- Born: 1943 (age 82–83) New York City, New York
- Education: Stephens College, Rhode Island School of Design
- Known for: Sculpting, Painting
- Notable work: A Place of Inner Stillness

= Carol Anthony =

American artist (born 1943)

Carol Anthony (born 1943) is an American artist known for her sculptures and paintings. In the 1970s, she became famous for her cartoon-like figure, papier-mache sculptures. After 1978, her work became focused on paintings of still life and landscape genres. She is based in New Mexico.

== Early life ==
Anthony was born in New York City, New York in 1943, to Jack Murray Anthony, a cartoonist for The New Yorker. She and her identical twin sister, Elaine Anthony were raised in Connecticut. Anthony attended Stephens College, Missouri. Anthony graduated from Rhode Island School of Design (RISD), earning a Bachelor of Fine Arts degree in Painting in 1966.

== Career ==
In the 1970s, Anthony's papier-mache sculptures earned recognition and one is now in the permanent collection of the Smithsonian. She said the papier-mache was a tribute to her father. The Museum of Contemporary Crafts featured an exhibition of her three-dimensional figures.

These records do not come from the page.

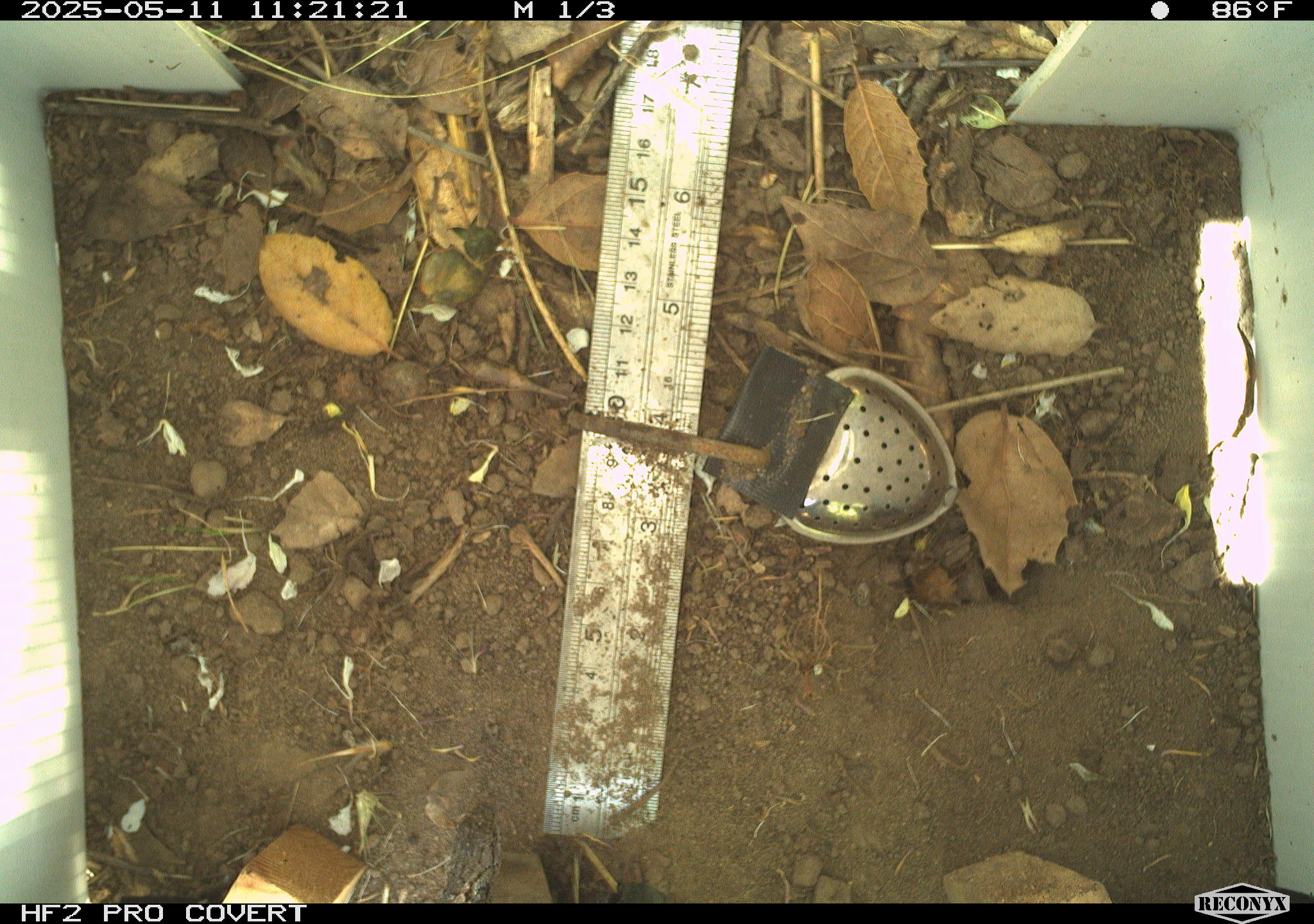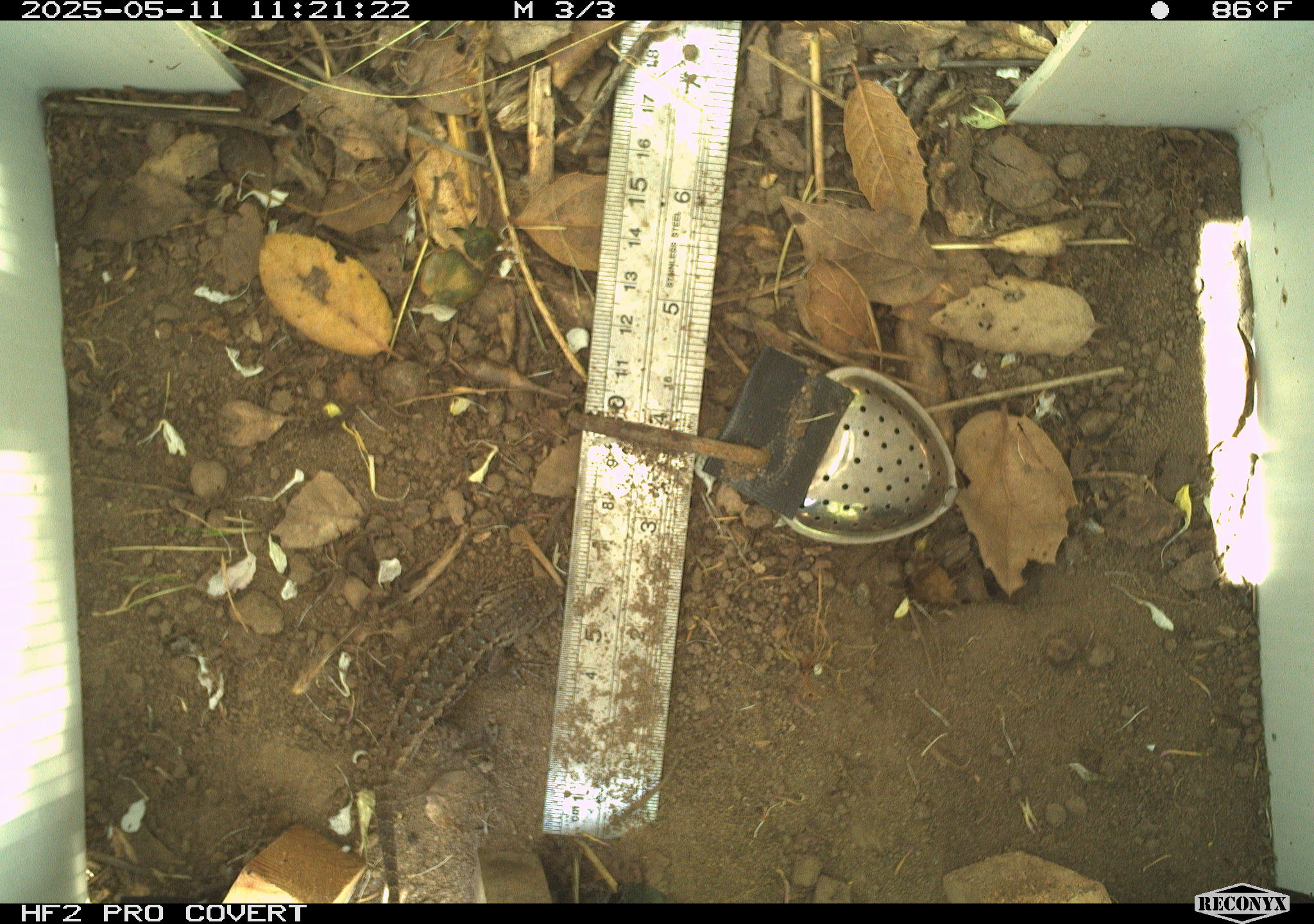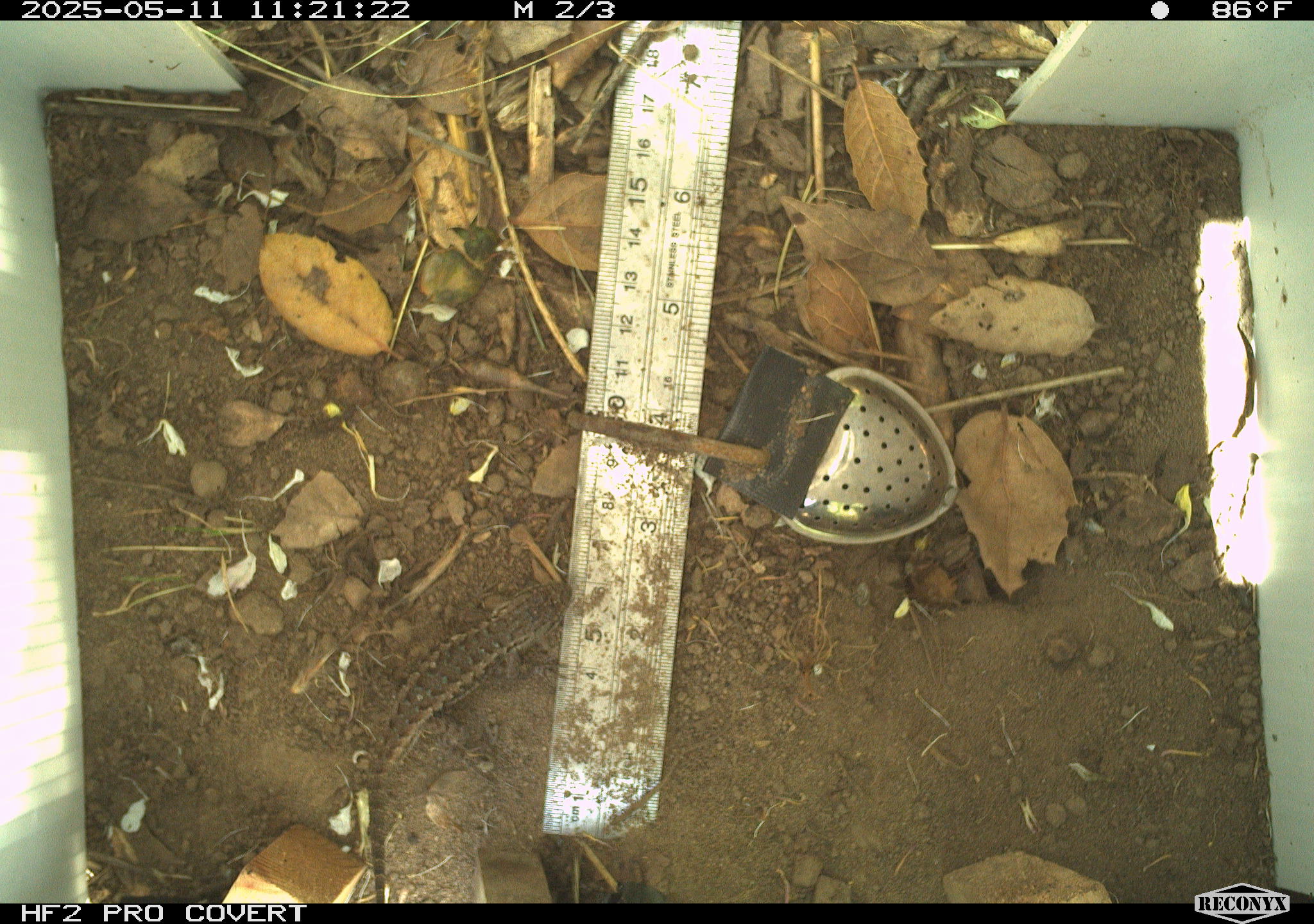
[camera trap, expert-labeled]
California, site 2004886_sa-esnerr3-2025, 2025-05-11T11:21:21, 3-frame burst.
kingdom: Animalia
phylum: Chordata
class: Reptilia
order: Squamata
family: Phrynosomatidae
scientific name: Phrynosomatidae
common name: north american spiny lizards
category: sceloporus/uta species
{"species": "sceloporus/uta species (north american spiny lizards) (Phrynosomatidae)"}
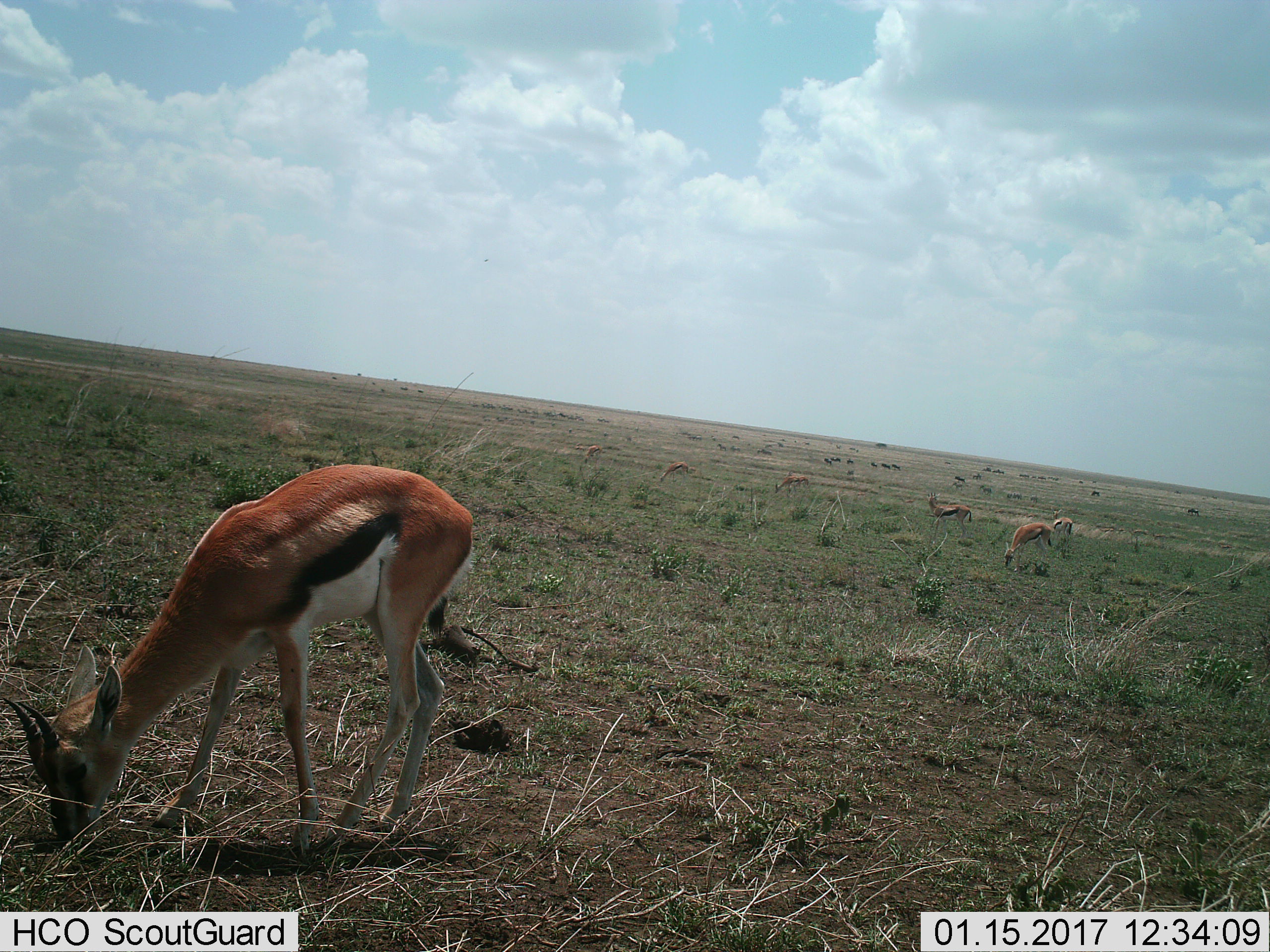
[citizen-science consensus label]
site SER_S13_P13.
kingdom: Animalia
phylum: Chordata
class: Mammalia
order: Artiodactyla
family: Bovidae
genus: Eudorcas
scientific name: Eudorcas thomsonii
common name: thomson's gazelle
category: gazellethomsons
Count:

By 1978, she stopped sculpting to focus on painting, particularly of still lifes and simple scenes. Her paintings are often made with layered oil pastel on gessoed, textured masonite. She creates ethereal light by using many thin applications of color in many layers. Her paintings and monotypes are represented in the permanent collections of the Smithsonian Institution, the Carnegie Institute, and the Hirshhorn Museum and Sculpture Garden among others.

In 2009 Anthony participated in the exhibition, Best of The West: Southwest, representing artists in the New Mexico.

Anthony has lived and worked in Connecticut, Washington state, and most recently, Santa Fe, New Mexico.